Impossibly, the Mausoleum from Lordswood was standing in the middle of my room. It even seemed to purr when I entered, as if it recognized me.
“Hello, Arabella Miran.”
He was sitting in the dark in the corner of the room, wearing a suit different than I remembered, but from the same era. Trembling, I flicked on the lights. He stood and smiled, and I realized with a start he had not aged a day.
“My God...” I whispered. “How...”
“Listen to me, Arabella Miran, for this is the last time we will ever meet. The creature you are about to investigate is no spectre. It is a Vyrolak, an alien creature that feeds on the bioelectrical energies released from the death throes of sentient beings. Now, the thing about the Vyrolak is that it can disguise itself as its last meal. In four days, at 9:23 in the evening local time, you are going to come across a bag lady who isn’t. She is the creature, and this can end two ways. You will either die, which will be a pity because I have read your next book and it would be a shame if you never get to write it, or you will take this blue liquid and splash it in her face, destroying the creature.” At this he handed me a vial of slightly luminous blue goo.
I held it in my trembling hand, and stared up at him. “What are you?”

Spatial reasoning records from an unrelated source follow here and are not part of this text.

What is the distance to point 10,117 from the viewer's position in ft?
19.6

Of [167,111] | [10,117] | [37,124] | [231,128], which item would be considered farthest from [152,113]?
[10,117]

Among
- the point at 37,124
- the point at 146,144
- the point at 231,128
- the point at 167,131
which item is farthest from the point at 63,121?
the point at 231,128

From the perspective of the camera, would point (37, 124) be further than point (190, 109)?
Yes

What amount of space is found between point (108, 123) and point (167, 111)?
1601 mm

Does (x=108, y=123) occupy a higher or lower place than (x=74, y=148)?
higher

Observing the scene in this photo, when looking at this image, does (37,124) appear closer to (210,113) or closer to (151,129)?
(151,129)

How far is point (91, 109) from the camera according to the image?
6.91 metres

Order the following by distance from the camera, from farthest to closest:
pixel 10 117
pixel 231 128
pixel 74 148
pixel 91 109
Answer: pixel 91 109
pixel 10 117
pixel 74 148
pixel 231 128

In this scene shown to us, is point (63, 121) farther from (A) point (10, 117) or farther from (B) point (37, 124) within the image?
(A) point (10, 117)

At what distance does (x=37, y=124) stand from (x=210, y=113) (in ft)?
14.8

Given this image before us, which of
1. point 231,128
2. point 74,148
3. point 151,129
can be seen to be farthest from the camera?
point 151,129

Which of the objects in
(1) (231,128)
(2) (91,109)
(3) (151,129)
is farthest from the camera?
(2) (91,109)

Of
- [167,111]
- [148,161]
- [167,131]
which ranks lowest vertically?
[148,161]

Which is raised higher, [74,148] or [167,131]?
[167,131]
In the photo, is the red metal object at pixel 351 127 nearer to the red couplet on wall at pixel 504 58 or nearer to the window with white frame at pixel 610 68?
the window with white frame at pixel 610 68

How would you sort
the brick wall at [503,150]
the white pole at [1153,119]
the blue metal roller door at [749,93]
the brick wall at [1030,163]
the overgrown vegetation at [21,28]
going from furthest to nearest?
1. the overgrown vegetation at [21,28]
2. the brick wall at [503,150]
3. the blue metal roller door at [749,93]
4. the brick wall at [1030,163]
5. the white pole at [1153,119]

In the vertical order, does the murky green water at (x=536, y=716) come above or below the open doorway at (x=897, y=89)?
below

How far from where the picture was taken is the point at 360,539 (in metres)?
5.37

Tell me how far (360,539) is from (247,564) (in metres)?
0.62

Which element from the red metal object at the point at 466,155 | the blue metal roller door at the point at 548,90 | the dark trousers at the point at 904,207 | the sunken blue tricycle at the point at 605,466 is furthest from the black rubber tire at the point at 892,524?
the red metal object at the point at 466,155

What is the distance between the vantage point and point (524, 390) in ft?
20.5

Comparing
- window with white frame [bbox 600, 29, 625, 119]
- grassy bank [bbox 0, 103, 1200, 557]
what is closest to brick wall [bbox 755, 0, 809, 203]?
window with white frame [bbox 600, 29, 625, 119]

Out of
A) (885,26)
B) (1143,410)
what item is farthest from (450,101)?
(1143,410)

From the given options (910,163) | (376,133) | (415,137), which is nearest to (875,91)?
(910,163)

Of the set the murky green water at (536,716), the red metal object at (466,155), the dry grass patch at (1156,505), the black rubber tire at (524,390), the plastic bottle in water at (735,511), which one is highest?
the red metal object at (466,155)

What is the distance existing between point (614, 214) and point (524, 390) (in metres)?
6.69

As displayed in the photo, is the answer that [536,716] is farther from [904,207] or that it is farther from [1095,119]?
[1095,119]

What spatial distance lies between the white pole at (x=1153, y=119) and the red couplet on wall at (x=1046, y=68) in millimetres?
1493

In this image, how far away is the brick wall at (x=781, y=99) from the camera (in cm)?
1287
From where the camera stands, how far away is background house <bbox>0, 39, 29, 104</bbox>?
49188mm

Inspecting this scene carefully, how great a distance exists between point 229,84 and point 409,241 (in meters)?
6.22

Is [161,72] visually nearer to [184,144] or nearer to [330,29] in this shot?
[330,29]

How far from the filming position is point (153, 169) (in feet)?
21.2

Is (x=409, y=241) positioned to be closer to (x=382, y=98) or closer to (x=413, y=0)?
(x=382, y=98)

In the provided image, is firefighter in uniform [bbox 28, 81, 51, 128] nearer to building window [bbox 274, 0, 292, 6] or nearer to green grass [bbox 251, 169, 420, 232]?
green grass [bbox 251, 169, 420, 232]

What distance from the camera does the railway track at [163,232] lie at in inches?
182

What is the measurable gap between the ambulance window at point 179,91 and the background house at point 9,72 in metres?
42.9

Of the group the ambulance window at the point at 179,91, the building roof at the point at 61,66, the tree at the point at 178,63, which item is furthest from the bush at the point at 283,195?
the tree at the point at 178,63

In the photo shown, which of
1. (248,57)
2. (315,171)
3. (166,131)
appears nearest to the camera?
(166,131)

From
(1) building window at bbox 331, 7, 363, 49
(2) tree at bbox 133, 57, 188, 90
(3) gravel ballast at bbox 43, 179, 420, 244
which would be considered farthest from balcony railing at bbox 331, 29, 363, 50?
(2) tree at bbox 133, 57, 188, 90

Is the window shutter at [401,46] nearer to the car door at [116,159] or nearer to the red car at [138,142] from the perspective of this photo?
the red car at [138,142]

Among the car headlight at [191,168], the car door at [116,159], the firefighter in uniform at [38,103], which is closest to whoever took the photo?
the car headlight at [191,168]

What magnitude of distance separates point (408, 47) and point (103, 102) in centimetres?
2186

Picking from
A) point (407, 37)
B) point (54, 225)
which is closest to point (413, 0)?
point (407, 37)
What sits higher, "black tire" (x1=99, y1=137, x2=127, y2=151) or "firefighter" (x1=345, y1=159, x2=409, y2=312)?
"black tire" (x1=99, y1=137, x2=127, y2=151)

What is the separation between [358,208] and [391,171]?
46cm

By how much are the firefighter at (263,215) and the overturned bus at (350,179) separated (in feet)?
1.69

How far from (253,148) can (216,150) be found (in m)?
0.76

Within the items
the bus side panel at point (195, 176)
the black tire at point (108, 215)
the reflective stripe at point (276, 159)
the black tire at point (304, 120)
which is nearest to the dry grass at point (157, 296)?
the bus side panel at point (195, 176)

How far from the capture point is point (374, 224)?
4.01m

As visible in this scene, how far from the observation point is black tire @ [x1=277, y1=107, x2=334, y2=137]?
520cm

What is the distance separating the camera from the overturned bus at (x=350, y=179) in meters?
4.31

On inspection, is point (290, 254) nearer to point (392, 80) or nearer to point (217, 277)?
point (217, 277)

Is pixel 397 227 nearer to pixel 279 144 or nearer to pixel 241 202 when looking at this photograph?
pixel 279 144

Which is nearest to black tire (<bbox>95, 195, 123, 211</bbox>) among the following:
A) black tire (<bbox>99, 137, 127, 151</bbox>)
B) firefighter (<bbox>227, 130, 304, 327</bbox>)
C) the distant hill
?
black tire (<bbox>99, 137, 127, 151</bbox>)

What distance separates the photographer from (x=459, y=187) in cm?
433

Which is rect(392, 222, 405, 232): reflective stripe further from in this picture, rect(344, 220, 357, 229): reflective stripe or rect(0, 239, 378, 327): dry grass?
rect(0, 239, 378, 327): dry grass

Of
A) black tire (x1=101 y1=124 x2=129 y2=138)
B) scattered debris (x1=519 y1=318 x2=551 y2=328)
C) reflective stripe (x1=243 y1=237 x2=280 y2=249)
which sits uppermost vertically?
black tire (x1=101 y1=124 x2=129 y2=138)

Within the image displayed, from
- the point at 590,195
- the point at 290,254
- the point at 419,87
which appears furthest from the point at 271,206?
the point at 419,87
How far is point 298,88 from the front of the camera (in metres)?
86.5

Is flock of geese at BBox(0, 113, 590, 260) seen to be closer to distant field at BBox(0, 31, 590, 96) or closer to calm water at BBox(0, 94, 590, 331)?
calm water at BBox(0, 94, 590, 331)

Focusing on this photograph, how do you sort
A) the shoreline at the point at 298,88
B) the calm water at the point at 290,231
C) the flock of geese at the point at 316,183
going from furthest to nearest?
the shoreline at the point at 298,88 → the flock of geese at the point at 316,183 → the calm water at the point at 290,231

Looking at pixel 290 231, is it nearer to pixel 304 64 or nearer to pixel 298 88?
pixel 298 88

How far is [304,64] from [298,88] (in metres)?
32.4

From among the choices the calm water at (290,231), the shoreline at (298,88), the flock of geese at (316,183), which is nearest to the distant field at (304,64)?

“Does it matter?” He asked. “Just do as I said Arabella Miran, and you will die peacefully in bed many years from now.”
Then with that same bow, he unlocked the gates of the Mausoleum and stepped inside. There was—and my neighbors will attest to to this—a loud groaning sound so powerful it set off car alarms up and down the street. A light seemed to flare on top of the tomb, and a violent gust of wind blasted the chamber. And then, as if I had dreamed it all, both the Mausoleum and its occupant were gone.
It happened exactly as he said it would. A few days later, the woman he had described attacked me (as releated in Chapter 7), and I dispatched her as he told me too. I may never know why the Ghost of Lordswood chose to save me, or what he really was. But I have decided to let this one go. There are some mysteries I suppose we are not meant to unravel, and forces bigger than the rest of us. I cannot say what this Damien Draegonne was, but he saved my life, and for that I am grateful.